Note: sgRNA(MS2)-F is the sequencing primer for oligo sgRNA
5. Plasmid extraction and sequencing validation
Culture the positive clone in 10 ml Amp+ LB medium, and extract plasmid. UsesgRNA(MS2)-F as sequencing primer.
6. Lentivirus production
Lentiviral Production Protocol
The day before transfection:
The day before transfection, seed around 5×106 HEK293FT cells per 100mm petri dishes.
The day of transfection:
1. Check to make sure cells are at least 70% confluent before transfection
2. Combine the appropriate amount of plasmid DNAs in a 1.5ml conical tube:
For per100mm petri dish:
10 μg Lentivirus backbone plasmid harboring inteterest gene
4 μg pdR8.2. (structural vector)
2 μg pMDG2 (envelope vector)
16 μg in total
3. Add filtered water to a final volume of 878μ1.
4. Add 122μ1 2M CaCl2 and mix.
5. Drop 1000ul of 2xHBS to the abvove mixture slowly. Note: Shaking the tube continuously to avoid generating large particles
6. Sit mixture at room temperature for 2min.
7. Remove old media and replace with 9 ml new complete culture media.
8. Add all of mixture to the cells gently and evenly.

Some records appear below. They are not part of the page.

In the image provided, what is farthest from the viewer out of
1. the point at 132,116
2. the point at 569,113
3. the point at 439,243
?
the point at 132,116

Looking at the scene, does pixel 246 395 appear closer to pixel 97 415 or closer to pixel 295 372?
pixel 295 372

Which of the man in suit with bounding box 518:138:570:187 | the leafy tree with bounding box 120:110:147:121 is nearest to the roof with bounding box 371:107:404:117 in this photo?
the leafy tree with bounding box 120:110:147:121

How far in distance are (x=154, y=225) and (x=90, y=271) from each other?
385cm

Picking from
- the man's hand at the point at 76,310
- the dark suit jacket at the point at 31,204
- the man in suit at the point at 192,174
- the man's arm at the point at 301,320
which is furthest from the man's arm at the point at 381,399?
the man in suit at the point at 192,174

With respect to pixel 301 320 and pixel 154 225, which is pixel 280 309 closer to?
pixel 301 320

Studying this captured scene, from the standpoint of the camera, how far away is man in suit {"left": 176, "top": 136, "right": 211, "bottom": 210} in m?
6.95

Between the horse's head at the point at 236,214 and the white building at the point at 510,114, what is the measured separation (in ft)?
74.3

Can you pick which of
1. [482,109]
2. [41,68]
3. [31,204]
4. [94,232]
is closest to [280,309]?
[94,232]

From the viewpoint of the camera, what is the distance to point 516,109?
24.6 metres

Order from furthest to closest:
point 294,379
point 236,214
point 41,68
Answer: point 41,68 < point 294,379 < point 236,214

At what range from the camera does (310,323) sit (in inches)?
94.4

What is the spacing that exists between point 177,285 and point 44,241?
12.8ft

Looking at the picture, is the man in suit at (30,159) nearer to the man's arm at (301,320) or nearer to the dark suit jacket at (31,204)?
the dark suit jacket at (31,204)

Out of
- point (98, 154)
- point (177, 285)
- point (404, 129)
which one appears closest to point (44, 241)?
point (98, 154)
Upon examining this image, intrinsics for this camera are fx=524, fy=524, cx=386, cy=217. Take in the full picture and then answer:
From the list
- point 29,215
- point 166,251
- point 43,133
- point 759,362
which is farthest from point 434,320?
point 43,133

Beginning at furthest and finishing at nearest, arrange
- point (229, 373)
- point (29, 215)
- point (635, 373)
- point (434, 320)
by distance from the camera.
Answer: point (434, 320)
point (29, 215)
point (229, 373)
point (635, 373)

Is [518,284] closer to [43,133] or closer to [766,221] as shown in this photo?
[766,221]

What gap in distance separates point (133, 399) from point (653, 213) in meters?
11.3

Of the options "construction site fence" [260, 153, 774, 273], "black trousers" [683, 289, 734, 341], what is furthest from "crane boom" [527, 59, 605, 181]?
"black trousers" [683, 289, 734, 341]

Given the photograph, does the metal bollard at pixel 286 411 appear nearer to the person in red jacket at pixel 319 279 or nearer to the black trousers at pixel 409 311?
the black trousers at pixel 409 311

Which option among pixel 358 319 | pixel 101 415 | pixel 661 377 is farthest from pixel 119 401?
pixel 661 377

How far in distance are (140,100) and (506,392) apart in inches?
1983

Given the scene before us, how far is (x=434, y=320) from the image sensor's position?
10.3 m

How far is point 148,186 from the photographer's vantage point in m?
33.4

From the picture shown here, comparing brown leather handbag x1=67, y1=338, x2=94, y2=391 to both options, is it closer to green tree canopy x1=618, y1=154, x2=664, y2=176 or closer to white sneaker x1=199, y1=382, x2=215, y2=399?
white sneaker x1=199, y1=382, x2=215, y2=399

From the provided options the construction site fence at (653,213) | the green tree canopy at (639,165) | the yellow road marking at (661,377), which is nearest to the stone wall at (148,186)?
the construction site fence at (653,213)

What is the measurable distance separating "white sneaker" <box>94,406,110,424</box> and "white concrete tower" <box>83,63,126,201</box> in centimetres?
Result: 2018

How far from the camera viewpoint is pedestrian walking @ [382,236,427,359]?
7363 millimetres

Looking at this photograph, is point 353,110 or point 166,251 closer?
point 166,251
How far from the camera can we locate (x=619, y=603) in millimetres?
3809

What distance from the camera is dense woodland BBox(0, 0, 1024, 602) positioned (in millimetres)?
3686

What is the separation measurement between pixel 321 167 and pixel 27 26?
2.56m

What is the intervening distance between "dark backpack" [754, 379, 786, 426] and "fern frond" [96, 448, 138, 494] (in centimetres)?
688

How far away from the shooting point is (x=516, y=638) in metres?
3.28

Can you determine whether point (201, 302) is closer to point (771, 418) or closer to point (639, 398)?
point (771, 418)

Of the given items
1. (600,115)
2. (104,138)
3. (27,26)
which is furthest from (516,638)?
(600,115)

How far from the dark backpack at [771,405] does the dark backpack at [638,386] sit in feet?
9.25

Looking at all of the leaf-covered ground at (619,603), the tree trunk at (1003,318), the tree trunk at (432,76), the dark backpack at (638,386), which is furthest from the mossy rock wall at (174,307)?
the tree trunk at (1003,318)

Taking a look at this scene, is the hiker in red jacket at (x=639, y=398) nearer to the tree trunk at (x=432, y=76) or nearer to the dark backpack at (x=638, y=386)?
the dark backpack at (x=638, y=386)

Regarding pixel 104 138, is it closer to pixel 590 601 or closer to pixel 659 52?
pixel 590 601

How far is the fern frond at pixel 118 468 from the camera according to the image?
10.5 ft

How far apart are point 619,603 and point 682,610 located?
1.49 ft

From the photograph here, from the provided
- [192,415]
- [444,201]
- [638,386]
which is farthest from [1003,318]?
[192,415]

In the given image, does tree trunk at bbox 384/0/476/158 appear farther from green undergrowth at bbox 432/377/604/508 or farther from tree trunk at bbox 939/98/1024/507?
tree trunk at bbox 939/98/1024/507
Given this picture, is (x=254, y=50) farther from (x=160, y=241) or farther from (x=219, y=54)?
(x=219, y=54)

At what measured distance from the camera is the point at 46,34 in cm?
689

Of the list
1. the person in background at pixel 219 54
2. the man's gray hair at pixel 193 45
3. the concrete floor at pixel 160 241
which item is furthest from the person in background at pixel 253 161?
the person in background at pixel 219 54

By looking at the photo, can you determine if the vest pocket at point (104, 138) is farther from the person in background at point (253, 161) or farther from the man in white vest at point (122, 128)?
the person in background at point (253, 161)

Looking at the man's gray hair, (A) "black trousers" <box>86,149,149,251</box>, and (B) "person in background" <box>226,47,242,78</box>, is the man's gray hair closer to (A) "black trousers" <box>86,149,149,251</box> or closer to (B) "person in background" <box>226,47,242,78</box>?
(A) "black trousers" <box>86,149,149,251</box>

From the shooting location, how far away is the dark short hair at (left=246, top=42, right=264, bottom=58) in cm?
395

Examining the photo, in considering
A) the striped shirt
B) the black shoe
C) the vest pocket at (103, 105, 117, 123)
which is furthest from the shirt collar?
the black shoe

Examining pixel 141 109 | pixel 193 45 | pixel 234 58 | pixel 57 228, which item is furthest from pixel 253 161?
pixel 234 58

Swirl the petri dish to distribute evenly and put it back to incubator.
9. 8 hours later, Change media to remove the transfection reagent and replace with 12 ml new complete culture media
10. Generally, 72 hours after transfection , harvest cell culture supernatant containing lentivirus and filter through a 0.45μm filter.
11. Concentrate the lentivirus with PEG8000 or with ultra-speed centrifugation.
Transfection reagent stock preparation:
2 M CaCl2
2xHBS:50mM HEPES
10mM KCl
12mM Dextrose
280mM NaCl
1.5mM Na2HPO4
Resuspend in 900 ml H2O, adjust pH to 7.04 (with NaOH if using HEPES free acid, with HCl if using HEPES sodium salt). Raise volume to 1000 ml and carefully re-adjust final pH to 7.05 exactly (Note: pH needs to be very precise at pH 7.04 – 7.05). Filter through 0.22μM and store in aliquots at -20°C (good for up to 6 months).
Suggestions and Tips: You can also choose other transfection reagents including lipofectamine2000, PEI and Turbofect (Thermo/Fermentas). Remember that the transfection efficiency should be over 90 percent.